[PROMPT]: Search the entries below for "United", and copy each line where it appears.

################

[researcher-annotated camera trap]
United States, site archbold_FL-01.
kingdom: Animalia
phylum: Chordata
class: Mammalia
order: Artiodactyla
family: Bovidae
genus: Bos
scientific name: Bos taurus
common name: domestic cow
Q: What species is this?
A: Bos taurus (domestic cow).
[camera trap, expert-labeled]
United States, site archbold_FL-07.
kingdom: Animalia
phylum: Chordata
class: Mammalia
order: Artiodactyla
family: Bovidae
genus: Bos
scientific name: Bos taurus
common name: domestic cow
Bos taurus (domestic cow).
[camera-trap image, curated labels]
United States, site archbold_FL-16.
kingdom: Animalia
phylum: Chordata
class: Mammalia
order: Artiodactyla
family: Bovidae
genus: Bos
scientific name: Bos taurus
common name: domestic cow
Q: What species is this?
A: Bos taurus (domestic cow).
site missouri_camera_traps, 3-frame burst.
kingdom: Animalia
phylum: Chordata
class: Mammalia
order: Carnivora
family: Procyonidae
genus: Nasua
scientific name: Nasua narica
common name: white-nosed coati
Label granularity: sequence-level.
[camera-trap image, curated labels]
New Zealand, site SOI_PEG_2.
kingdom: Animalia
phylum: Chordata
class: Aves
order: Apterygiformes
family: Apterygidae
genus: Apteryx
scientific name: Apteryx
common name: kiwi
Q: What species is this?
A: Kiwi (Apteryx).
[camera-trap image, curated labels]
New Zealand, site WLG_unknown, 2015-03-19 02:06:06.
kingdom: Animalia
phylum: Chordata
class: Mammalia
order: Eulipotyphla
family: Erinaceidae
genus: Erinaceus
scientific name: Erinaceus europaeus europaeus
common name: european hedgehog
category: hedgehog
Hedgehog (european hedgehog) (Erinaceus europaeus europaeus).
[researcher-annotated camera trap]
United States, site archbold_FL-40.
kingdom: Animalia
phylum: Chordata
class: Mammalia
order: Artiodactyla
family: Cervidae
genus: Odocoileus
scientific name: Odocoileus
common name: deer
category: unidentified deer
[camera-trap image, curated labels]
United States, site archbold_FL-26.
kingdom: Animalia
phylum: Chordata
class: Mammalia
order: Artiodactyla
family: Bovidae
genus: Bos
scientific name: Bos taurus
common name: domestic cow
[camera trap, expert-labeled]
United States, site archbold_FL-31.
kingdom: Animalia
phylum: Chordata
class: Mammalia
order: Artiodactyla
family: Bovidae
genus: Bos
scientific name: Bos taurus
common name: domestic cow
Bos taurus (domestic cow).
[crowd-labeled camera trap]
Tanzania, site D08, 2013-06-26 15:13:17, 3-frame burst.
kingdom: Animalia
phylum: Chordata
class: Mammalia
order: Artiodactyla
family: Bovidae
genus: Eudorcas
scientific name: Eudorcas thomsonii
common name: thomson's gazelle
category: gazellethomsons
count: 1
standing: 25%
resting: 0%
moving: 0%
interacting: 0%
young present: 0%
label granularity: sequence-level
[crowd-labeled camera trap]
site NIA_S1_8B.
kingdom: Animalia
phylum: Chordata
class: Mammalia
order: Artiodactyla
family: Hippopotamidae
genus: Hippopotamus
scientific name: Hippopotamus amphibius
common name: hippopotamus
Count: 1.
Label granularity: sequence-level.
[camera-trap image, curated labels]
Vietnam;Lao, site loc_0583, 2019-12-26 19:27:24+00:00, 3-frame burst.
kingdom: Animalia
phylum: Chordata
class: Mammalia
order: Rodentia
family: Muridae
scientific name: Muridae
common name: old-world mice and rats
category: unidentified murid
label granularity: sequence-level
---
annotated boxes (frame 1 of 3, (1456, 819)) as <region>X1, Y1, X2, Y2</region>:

################

[EXERCISE RESPONSE]:
United States, site archbold_FL-01.
United States, site archbold_FL-07.
United States, site archbold_FL-16.
United States, site archbold_FL-40.
United States, site archbold_FL-26.
United States, site archbold_FL-31.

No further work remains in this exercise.